On a historical chart of PE using trailing 12 month earnings ("TTM"), the current level does not look particularly high. Most of the high points come when stock prices are low, but earnings have collapsed even more during a recession. Understanding valuation requires putting the PE in context.
The above chart of PE confuses the viewer because of the tendency to assume market highs occurred when the PE hit a high. The reality is often different.
The chart above cuts off two of the spikes in PE since the scale only goes to 35, but it shows all the meaningful stock market peaks.
PE has averaged 17.11 at the 18 stock market peaks. The PE for March 2014 of 18.60 is a fraction above the PE where the market peaked in October 2007.
Let's be clear on where the numbers come from to calculate the PE. I am using "as reported" earnings from the S&P statistical service since it has a much longer record than "operating" earnings. I am not using any forecasted earnings. So the March PE uses the latest 12 months earnings available, which is 100.20 through December 2013. The price is the average of the daily closing prices during the month. The average was 1863.52 for March. To compare apples to apples, the PE for each month on the chart uses the price for that month and the earnings from 3 months earlier. Data prior to the official beginning of the S&P 500 is from Cowles and Associates Common Stock Indexes.
Using the average monthly price occasionally gives an unexpected result. For example, in 2000, the month with the highest average price was August rather than April, when the highest daily close occurred. So the red dot marking the high in the chart above is plotted in August 2000.

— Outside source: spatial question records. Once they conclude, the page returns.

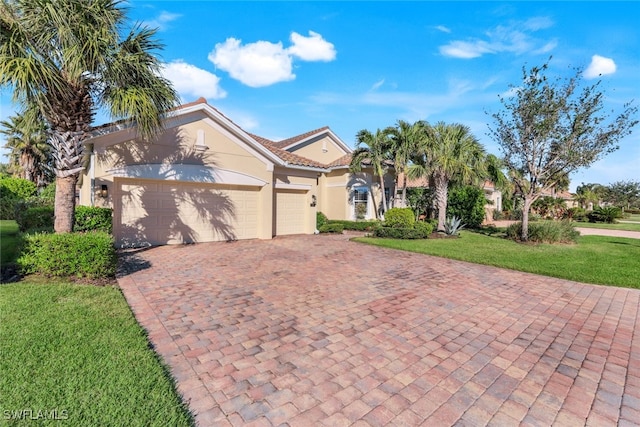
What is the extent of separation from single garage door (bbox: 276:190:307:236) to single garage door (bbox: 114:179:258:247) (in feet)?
5.03

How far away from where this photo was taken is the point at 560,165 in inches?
532

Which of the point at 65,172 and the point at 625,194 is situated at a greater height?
the point at 625,194

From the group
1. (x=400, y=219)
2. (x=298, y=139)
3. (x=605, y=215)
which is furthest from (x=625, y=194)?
(x=298, y=139)

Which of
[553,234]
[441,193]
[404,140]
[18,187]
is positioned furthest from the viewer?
[18,187]

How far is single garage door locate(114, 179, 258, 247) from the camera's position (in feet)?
35.2

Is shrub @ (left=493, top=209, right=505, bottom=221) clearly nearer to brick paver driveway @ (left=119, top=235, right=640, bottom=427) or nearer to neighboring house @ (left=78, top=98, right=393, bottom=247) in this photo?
neighboring house @ (left=78, top=98, right=393, bottom=247)

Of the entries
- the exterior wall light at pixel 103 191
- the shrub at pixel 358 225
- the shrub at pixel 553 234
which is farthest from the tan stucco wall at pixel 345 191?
the exterior wall light at pixel 103 191

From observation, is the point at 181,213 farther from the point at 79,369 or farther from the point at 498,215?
the point at 498,215

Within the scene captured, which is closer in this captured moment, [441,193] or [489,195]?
[441,193]

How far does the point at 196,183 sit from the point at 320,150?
12095 mm

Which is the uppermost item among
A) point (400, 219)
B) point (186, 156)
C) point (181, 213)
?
point (186, 156)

Another unexpected result on the 2000 high was that the PE peaked in April 1999 and declined for 16 months before the market peaked. The PE declining for a few months before stock prices peaked also happened for the peaks in: 1902, 1906, 1909, 1916, 1937, 1956 and 1973. Going into these eight peaks, stock prices were moving higher while earnings were rising faster. Apparently, exuberance drove up stock prices ahead of the good earnings, and when the stronger earnings came, the more slowly rising prices were just a transition to falling prices. So the downtrend in PE from 19.1 in November 2013 could mean the slower rising stock prices of the last few months are a transition to a bear market.
Here is a closer look at the data since 1970.
The stock market peak in October 2007 was a bit unusual in that the market peaked while the PE appeared to be near its trough. On the front end of the trough, earnings were rising faster than prices in recovering from the 54% drop in earnings during and after the 2001 recession. On the back end, earnings started falling several months before stock prices peaked and fell faster than prices after the peak. So the PE continued rising after prices peaked.
If you are using volatile 12 month earnings to calculate a PE, it becomes very important to understand what part of the cycle the economy and stock prices are in. The difference between data being noise and meaningful is understanding the context.
Using a smoothed, more stable version of earnings, as Robert Shiller does with a 10 year moving average, or as I do with single exponential smoothing, makes it easier to interpret PE.
I use real stock prices and the smoothed real earnings in the chart above to construct what I call PEses shown in the chart below.
In this chart, market tops are much more likely to coincide with tops in the PEses. The March PEses of 45.38 is substantially above the average at which bull markets peak and is higher than all but two market peaks. This measure of valuation is useful in evaluating the expected return after dividends and inflation over the next 15 to 20 years, but is a very poor timing tool. While it is possible the stock market is putting in a major top, this measure of valuation could only show that with hindsight.
In context the current PE using 12 month trailing earnings or a version of smoothed earnings shows the stock market (NYSEARCA:SPY) to be substantially overvalued and at risk of significant loss. The PE by itself does not warn when that loss will begin.
Disclosure: I am short SPY. I wrote this article myself, and it expresses my own opinions. I am not receiving compensation for it (other than from Seeking Alpha). I have no business relationship with any company whose stock is mentioned in this article.
Additional disclosure: There is no guarantee analysis of historical data their trends and correlations enable accurate forecasts. The data presented is from sources believed to be reliable, but its accuracy cannot be guaranteed. Past performance does not indicate future results. This is not a recommendation to buy or sell specific securities. This is not an offer to manage money.